Term vectors are also created for alternative query terms. Clusters are created from both sets of term vectors to form groupings. Each cluster has a calculated cluster centroid. Search queries associated with a search document in the cluster are scored according to the distance from this centroid and the percent of stored documents occurring in the cluster. The best suggested query refinement contains the highest number search query terms and the most frequently seen in the documents in the cluster.

Other clusters and query names may be created to come up with additional suggested query refinements. Refinements are sorted by relevance scores. Alternative queries can include negated forms of terms appearing in the set of refinements but does not appear on the original search query. A number of predetermined search queries selected from past user queries can be used to arrive at a precomputed possible set of refinements. The predetermined queries would be issued while search results are maintained in a database for future user search requests. The refined queries would be provided to the user together with the results of the original search.

The precomputation stage happens before any query is entered into the search engine. It is best described with the use of at least four parts – associator, selector, regenerator and inverter.

The associator creates relevance-weighted relationships between stored queries and stored documents. The selector decides which stored documents and stored queries should be retrieved. The regenerator looks at query logs and selects stored documents based on previous searches. The inverter looks at the cached data and selects documents and associated queries based on the cached data.

The query refinements system itself has four parts. A matcher matches one or more stored documents to the actual search documents which have been generated by the search engine to answer a search query. It also identifies the stored queries and assigned weights using the associations corresponding to the matched stored documents. A clusterer forms one or more clusters using term vectors formed from the terms occurring in the matched stored queries and corresponding weights. The scorer computes centroids which represent the weighted center of each cluster’s term vector. A presenter identifies the highest scoring search queries as one or more query refinements to the user. The interesting aspect about this approach is how user data is incorporated into results through the use of log files and cached information.
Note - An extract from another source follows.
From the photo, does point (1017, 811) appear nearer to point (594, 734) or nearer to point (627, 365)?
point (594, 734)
The patent application shows one way of achieving query refinements but no one really knows for sure exactly how Google comes up with alternative results. However, it offers some hints on how to create contents on websites and how to show up in these alternative results. By taking into careful consideration the words that people will probably search for and what appears in Google’s
results for search phrases, a clue can be provided on how the search refinements approach will treat a website.

Multi-Stage Query Processing

The determination of page relevancy in responding to queries from searchers considers how a term or phrase is used in the context of a page. A patent application that looks into the possible ways of considering the context of these words was likewise submitted by Google. It describes a multi-stage process that determines relevancy and finds results to a search.
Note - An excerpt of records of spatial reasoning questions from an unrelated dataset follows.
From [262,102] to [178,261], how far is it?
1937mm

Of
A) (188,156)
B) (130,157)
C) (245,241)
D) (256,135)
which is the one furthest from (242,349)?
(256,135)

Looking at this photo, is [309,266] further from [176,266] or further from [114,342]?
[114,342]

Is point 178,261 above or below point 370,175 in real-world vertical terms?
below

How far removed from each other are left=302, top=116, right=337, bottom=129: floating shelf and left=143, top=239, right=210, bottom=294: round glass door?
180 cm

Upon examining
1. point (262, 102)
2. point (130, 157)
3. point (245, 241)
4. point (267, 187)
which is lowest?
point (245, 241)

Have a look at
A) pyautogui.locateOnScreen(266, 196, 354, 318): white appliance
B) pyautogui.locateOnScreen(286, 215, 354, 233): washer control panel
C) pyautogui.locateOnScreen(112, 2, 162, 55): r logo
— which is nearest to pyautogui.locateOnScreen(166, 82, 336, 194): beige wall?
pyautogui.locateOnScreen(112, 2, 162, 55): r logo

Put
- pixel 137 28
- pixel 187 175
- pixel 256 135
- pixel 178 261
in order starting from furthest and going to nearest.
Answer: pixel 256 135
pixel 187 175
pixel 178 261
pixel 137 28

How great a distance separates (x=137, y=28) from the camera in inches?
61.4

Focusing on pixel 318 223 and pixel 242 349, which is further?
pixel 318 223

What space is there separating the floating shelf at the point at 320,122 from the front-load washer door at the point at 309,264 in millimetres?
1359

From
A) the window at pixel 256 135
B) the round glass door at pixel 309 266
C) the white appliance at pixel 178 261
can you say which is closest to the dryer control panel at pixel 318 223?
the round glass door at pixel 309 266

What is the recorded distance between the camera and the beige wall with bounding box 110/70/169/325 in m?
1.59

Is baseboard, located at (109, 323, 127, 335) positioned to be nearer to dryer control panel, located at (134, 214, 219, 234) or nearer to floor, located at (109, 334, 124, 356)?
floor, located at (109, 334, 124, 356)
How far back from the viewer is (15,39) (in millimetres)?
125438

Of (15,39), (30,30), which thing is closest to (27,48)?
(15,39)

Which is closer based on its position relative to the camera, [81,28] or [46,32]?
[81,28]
The possible actions to be taken as described in this document can be divided into stages. The first stage deals with deletion of stop words, term stemming and expansion of queries to use things like synonyms and related terms that commonly co-occur with them. During this stage, the relevancy scores are created between query and each document computed with one or more scoring algorithms. The second stage uses adjacency and proximity of terms to rank documents. The third stage reviews the term attributes such as determining whether terms are titles, headings, metadata or whether these terms possess certain font characteristics. The fourth and last stage is the generation of snippets to return with results.
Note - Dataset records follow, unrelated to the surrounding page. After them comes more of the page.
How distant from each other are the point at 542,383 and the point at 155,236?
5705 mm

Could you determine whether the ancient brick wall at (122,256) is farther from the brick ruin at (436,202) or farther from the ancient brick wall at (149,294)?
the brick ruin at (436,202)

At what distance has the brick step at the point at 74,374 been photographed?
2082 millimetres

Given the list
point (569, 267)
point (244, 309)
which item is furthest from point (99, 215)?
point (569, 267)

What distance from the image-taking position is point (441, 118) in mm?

Interactive query refinements have shown that it can promote effective retrieval. Major search engines use the history of a user’s actions such as queries or clicks to personalize search results. The query-specific web recommendations (QSRs) retroactively answer queries from the user’s history as new results arise. Its main goal is to recommend new web pages for user’s old queries. However, this will not be of any use unless the user has a standing interest in a particular query. Focus can also be shifted from individual queries to query sessions which includes all actions associated with a given initial query. A query is considered a query refinement of the previous one if both queries contain at least one common term.